We’ve been closely monitoring the details in our Road to Recovery Playbook over the past few weeks, looking for ways to opportunistically take advantage of the sharp pullback in equity prices. The Playbook consists of five factors we are scrutinizing in order to gauge progress toward the market’s bottoming process and to signal an appropriate time to get more aggressive with equity allocations. One of those factors emphasizes whether we believe there is visibility into the probability and severity of a US recession. We believe a review of the IHS Markit Flash U.S. Composite PMI™ for March 2020 provided useful insights related to that Playbook factor.
As shown in the chart below, the IHS Markit Flash U.S. Composite PMI fell sharply over the past couple of months. The data had consistently been registering above 50 (typically the dividing line between expansion and contraction) for the past few years. As COVID-19 began to disrupt the US economy in February 2020, the measure, which covers both manufacturing and services, dipped to just under 50. As COVID-19 began to spread rapidly in certain regions of the United States, the statistic reached an all-time series low of 40.5. Importantly, we believe that type of slowdown was already expected.
“We believe that recession in the United States is already the expectation of most investors at this point, given the historic pullback we’ve witnessed in equities over the past month,” said LPL Financial Managing Director and Chief Investment Officer Burt White. “The S&P 500 Index recently declined about 35% from its all-time high, which is similar to the average pullbacks we’ve seen historically in bear markets and recessionary environments, leading us to believe stocks could carve out a bottom and trend higher from here, even if incoming economic data indicates we are currently in a recession.”

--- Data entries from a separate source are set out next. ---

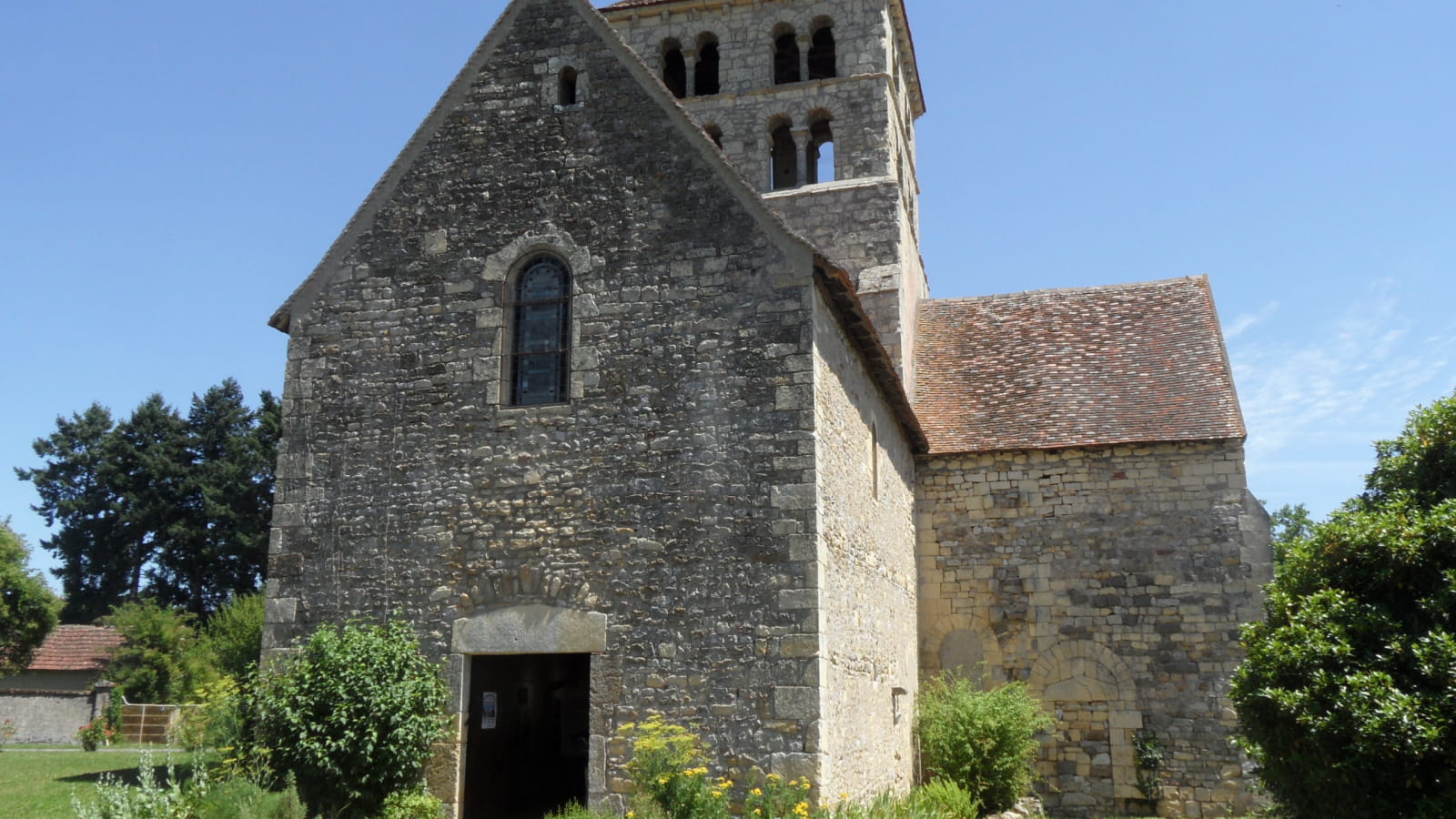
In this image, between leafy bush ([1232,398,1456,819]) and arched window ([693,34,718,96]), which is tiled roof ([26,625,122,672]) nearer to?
arched window ([693,34,718,96])

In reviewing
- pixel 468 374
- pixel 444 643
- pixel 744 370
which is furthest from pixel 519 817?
pixel 744 370

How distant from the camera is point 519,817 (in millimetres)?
12781

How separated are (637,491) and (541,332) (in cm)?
212

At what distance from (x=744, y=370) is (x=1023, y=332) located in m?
10.4

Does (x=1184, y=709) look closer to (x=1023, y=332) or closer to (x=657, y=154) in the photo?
(x=1023, y=332)

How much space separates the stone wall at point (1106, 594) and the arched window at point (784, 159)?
20.3 ft

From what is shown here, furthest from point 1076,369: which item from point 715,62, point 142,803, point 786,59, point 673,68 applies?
point 142,803

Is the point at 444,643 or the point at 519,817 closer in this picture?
the point at 444,643

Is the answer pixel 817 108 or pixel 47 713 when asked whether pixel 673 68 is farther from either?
pixel 47 713

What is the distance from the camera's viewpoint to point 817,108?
766 inches

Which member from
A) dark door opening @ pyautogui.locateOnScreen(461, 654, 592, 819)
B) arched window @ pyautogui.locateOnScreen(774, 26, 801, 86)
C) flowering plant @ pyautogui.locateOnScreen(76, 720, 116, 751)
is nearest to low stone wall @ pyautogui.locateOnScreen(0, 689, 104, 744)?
flowering plant @ pyautogui.locateOnScreen(76, 720, 116, 751)

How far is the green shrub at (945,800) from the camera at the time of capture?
487 inches

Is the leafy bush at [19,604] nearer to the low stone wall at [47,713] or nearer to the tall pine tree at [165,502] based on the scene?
the low stone wall at [47,713]

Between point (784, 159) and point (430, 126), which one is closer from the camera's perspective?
point (430, 126)
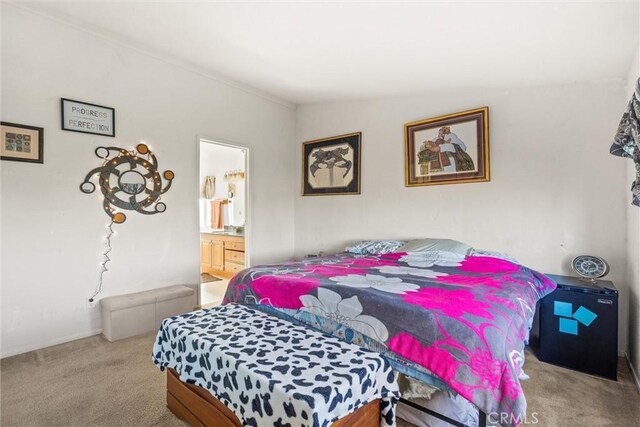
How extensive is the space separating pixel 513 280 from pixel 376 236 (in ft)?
6.27

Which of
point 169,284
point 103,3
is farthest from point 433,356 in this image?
point 103,3

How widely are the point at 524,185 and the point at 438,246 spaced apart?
0.99 m

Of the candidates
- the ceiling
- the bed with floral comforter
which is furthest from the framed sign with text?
the bed with floral comforter

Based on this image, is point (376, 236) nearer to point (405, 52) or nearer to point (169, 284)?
point (405, 52)

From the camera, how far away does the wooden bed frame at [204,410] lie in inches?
54.4

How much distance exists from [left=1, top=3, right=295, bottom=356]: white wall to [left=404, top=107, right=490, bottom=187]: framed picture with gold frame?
2.38 meters

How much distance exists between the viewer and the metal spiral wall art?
295 cm

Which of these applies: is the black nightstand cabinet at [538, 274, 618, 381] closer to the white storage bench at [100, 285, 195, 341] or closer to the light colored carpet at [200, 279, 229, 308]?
the white storage bench at [100, 285, 195, 341]

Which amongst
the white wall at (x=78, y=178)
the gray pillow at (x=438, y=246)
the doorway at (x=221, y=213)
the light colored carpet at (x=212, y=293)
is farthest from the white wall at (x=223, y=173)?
the gray pillow at (x=438, y=246)

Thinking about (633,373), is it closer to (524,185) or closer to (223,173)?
(524,185)

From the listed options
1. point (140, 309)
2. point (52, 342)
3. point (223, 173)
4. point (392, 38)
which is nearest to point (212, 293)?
point (140, 309)

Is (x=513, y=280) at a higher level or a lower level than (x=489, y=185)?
lower

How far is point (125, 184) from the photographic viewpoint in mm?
3082

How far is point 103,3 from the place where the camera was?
2.45m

The IHS Markit Flash U.S. Composite PMI was released the morning of March 24. Despite an all-time low for the statistic, the S&P 500 rallied nearly 10% for the day, as investors increasingly believed Congress would approve a massive fiscal stimulus package. We believe that the fiscal and monetary authorities in the US have taken aggressive, stimulative actions in anticipation of weakening economic data.
Thursday’s record jobless claims put more pressure on policymakers to act. While investors seem to have priced in a recession in the US with near certainty, we believe equities could rebound if the growth in COVID-19 cases in the US begins to ease, paving the way for stimulus measures to boost economic growth potential in the second half of 2020.